To make things even worse, at the same time as real purchasing power is eroding, prices for necessities are skyrocketing. Take housing, for example: buying a house is now well out of reach for many in the young generation. In 1976, it took five years to save a 20% down-payment—now it’s thirteen years. The average cost of a house today is half a million dollars. So most young families will turn to the rental market.

But rent is not cheap, even for a one-bedroom apartment. Want a family? Prepare to shell out a significant amount of that low income you’re likely earning.  

Food and living expenses are also significant. The average annual food bill for a family was $8,629 in 2015. That means the food bill for two adults would be roughly $500 a month. But there are, of course, many other claims on your income: clothing, transportation, household and personal expenses. When you take out the optional ones like alcohol and tobacco, and recreational items, you still have an average of $2,000 a month to pay out.

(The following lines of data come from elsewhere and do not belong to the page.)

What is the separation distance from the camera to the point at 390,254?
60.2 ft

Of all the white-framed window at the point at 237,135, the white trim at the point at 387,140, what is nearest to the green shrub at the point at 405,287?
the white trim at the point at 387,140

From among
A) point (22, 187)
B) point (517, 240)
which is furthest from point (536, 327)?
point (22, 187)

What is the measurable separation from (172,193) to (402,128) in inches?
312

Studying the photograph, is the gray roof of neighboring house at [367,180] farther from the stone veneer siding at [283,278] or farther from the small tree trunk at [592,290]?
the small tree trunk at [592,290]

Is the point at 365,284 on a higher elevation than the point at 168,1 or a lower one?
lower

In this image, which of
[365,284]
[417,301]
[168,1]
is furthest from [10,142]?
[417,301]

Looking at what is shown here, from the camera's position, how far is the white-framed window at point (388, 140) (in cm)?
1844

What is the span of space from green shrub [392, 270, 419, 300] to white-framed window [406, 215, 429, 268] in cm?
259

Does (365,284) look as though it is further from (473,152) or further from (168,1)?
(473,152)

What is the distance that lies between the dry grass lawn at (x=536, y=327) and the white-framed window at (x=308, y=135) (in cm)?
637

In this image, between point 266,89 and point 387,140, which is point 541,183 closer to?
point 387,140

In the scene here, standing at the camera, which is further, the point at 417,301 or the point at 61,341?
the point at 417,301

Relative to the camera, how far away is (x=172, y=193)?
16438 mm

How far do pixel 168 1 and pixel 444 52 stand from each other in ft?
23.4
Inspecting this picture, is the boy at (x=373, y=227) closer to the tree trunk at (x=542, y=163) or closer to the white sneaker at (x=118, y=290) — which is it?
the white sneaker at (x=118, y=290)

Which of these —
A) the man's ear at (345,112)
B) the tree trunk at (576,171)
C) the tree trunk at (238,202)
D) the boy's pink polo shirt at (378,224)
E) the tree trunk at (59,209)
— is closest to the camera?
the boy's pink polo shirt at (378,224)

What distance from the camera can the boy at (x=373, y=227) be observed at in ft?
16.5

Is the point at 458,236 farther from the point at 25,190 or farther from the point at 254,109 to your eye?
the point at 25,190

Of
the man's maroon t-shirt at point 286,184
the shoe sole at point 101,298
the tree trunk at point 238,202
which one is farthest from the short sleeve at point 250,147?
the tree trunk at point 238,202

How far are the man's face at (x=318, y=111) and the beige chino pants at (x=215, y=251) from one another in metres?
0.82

Not enough of us to pay the keep

Young people in Canada are just trying to get by. For many, a house is beyond their wildest dreams; and starting a family is unaffordable. But here is where the Globe and Mail article leaves us hanging. Is the real concern here the often desperate situation of young people and families in Canada today—or the declining birth rate? The fertility rate is presently 1.6 children per woman: and, says the author, “This could jeopardize the country’s social safety net in the future, as there will be fewer people paying taxes to pay for it.”

The Globe’s real worry seems to be that there won’t be enough people in the next generation to work at fast food and labourer jobs. They say nothing about the fact that the Canadian per capita GDP has been rising steadily, not falling. But income inequality has been rising at the same time, placing Canada a poor 12th out of 17 peer countries. Two Canadians presently possess more personal wealth than the poorest 30% of the country (eleven million Canadians).

That is where the problem begins and ends. Young people without the means to raise families is just a symptom of an economic system that benefits fewer and fewer. Yet even calls for free tuition or a higher minimum wage are denounced from on high as “unaffordable”—as Canada’s total wealth continues to grow.

Want more Canadian children being brought into the world? Change the system so that young people can afford to live, and have a family. But we won’t likely get that advice from the Globe and Mail.